All Dashboards include filters that you can use in Interactive Mode for further analysis of your data.

Overview

This Dashboard provides general information of the NSG flow logs, including Panels that drill-down into queries with NIC, tuple and traffic flow information. The Overview Dashboard gives a good starting point for detecting outlier in denied traffic and geographic hotspots for inbound traffic. In addition, this Dashboard allows users to filter data by rule name, source/destination IP and port, and other metadata fields.

Source Address Location of Inbound Traffic. Displays geo-location of Inbound Traffic.

Flow Traffic by Rule Name. Shows breakdown of all traffic, by Security Rule name, set up at NSG level.

Denied Traffic per Minute. Shows trend in Denied Inbound traffic flow per minute.

Breakdown of Traffic (Allowed or Denied). Displays traffic breakdown by Allowed or Denied flow.

Top 10 Destination Ports. Shows top 10 destination ports in last 24 hours.

Flow Traffic by Protocol. Displays trend of traffic by protocol (TCP/UDP).

Denied Traffic per Hour - Outlier. Using Sumo Logic machine learning Outlier operator, shows any unexpected sequence in denied traffic.

Denied Traffic Comparison (Today Vs Yesterday) - Outlier.

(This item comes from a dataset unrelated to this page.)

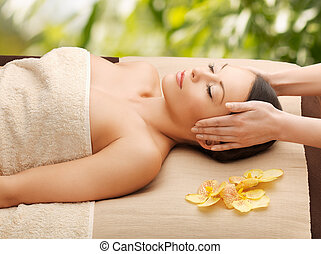 woman in spa getting facial massage - spa and holidays -...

Compares denied traffic of last 24 hours with previous 24 hours and shows any unexpected difference between two time periods.

Denied Traffic Flow

This Dashboard drills down on denied traffic flow logs, shows geographic hotspots of denied traffic, top denied IPs and ports, and denied traffic trends by rule name.

Denied Traffic Flow by Source Location. Shows geographic hotspots of denied traffic flow.

Top 10 Denied Source IP. Displays a table of source IP addresses with denied traffic flow.

Top 10 Denied Destination IP. Displays a table of destination IP addresses with denied traffic flow.

Denied Flow Traffic by Rule Name. Shows trends in denied traffic flow with rule name over last 24 hours.

Top 10 Denied Source IP, Port. Displays a table of source IP addresses and ports with denied traffic flow.

Top 10 Denied Destination IP, Port. Displays a table of destination IP addresses and ports with denied traffic flow.

Denied Traffic per Hour - Outlier. Using Sumo Logic machine learning Outlier operator, shows any unexpected sequence in denied traffic.